Megorashim ( "expelled") is a term used to refer to Jews from the Iberian Peninsula who arrived in North Africa as a result of the anti-Jewish persecutions of 1391 and the expulsion of Jews from Spain in 1492. These migrants were distinct from pre-existing North African Jews called Toshavim. The Toshavim had been present in North Africa since ancient times, spoke the local languages (Arabic or Berber), and had traditions that were influenced by Maghrebi Islam. The Megorashim influenced North African Judaism, incorporating traditions from Spain. They eventually merged with the Toshavim, so that it is now difficult to distinguish between the two groups. The Jews of North Africa are often referred to as Sephardi, a term that emphasizes their Iberian traditions.

Migrations 
The first migration took place following the persecutions of 1391 in Catalonia, Valencia and the Balearic Islands. Many Megorashim took refuge along the North African coast, especially in Algeria. Among them were prestigious rabbis like Isaac ben Sheshet and Simeon ben Zemah Duran. Of the 40,000 to 70,000 Jews who left Spain in 1492 following the Alhambra decree, the Jewish Encyclopedia estimates that 32,000 reached the coast of North Africa; (20,000 in Morocco, 10,000 in Algeria). Others say, however, that it is impossible to really estimate how many Iberian Jews found refuge in Morocco and the Maghreb.

Communities 
These Jews had their own leaders, rabbis and spiritual leaders as well as their own minhag. They spoke the different languages of the Iberian Peninsula from which they originated (Castilian, Aragonese, Catalan, Galician, etc.) and a standardized Judeo-Spanish form, called Judezmo, has long been used by the diaspora.

After 1391, the Megorashim had settled mainly in Algeria (Algiers and its adjacent cities, Tlemcen, Oran, Ténès, Béjaïa, Constantine), Tunisia (Tunis), and Morocco (Meknes, Fez, and Debdou, with the capture of Seville). Following the expulsion edict of 1492, new waves of Megorashim came to North Africa, specifically Tetouan, Fez, Meknes, Rabat, Sale, and Marrakesh. They then moved to Mogador when the Alaouite King Mohammed bin Abdullah invited the Jews to settle there and take care of relations with Portugal.

Set exercise 1:
Using the text on the Megorashim, answer each question below on its own line.
(a) What name did the pre-existing North African Jews go by?
(b) According to the Jewish Encyclopedia's estimate, how many Jews who left Spain in 1492 reached Morocco?
(c) What was the standardized Judeo-Spanish form used by the diaspora called?
Set exercise 2: Translate this sentence from the text on the Megorashim into French: "Many Megorashim took refuge along the North African coast, especially in Algeria."

Data excerpts:

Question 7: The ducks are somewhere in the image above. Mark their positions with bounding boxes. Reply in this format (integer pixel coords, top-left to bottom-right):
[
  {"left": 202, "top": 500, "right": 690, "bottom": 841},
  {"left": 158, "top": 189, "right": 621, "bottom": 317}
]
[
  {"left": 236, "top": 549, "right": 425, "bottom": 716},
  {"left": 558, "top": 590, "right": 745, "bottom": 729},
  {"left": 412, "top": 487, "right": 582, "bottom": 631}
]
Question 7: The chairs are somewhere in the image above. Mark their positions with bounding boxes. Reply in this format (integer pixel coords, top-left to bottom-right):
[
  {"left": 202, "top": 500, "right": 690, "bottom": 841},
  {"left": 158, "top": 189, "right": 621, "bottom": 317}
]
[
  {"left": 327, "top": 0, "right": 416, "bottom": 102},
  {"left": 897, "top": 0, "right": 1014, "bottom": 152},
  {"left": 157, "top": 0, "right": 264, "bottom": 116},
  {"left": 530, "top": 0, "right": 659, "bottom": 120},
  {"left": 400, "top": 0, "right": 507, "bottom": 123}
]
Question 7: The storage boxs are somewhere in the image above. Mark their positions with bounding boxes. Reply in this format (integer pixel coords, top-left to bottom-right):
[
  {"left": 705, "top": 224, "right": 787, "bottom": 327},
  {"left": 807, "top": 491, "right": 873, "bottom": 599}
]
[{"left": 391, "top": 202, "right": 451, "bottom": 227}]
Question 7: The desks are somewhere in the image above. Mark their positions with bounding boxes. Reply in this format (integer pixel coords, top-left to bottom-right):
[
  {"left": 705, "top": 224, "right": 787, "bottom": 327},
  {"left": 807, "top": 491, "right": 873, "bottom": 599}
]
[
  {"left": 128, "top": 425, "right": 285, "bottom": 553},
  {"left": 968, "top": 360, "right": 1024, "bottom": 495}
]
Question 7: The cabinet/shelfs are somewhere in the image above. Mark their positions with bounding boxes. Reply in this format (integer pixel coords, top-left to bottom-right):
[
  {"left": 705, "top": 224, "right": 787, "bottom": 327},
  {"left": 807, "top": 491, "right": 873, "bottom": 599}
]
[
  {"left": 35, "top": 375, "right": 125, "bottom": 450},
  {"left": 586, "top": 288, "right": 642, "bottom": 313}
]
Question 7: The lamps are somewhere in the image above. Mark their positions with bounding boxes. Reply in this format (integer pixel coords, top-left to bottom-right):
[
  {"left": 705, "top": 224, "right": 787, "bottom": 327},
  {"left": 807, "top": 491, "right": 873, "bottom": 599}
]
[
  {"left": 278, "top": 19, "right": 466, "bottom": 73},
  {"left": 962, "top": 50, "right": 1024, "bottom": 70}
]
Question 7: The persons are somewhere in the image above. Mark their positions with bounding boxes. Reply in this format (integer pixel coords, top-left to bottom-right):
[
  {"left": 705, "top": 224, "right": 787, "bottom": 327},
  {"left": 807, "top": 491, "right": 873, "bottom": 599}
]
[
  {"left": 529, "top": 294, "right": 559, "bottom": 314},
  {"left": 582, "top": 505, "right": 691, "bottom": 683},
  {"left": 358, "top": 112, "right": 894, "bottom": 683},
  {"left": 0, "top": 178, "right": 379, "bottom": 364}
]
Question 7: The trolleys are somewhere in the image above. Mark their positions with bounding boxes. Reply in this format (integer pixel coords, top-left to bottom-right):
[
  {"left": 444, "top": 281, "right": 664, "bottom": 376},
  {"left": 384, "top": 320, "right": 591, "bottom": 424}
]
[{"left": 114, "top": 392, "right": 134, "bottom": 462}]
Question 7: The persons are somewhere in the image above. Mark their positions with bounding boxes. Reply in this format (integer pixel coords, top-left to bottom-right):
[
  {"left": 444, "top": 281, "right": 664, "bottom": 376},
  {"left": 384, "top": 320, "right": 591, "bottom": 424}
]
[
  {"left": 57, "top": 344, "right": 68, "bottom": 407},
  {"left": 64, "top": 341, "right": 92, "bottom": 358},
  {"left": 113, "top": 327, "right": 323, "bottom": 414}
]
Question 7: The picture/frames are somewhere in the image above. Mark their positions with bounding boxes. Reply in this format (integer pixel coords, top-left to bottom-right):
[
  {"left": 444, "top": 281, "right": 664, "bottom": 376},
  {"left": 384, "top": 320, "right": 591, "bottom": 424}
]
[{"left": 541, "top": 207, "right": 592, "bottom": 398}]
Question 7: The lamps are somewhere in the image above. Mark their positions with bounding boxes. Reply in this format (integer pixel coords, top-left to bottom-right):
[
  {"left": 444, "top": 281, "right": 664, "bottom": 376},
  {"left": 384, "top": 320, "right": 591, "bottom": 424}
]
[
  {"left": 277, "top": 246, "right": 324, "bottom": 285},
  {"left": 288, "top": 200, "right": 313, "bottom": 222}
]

Written reply 1:
(a) Toshavim
(b) 20,000
(c) Judezmo

Written reply 2: De nombreux Megorashim se sont réfugiés le long de la côte nord-africaine, en particulier en Algérie.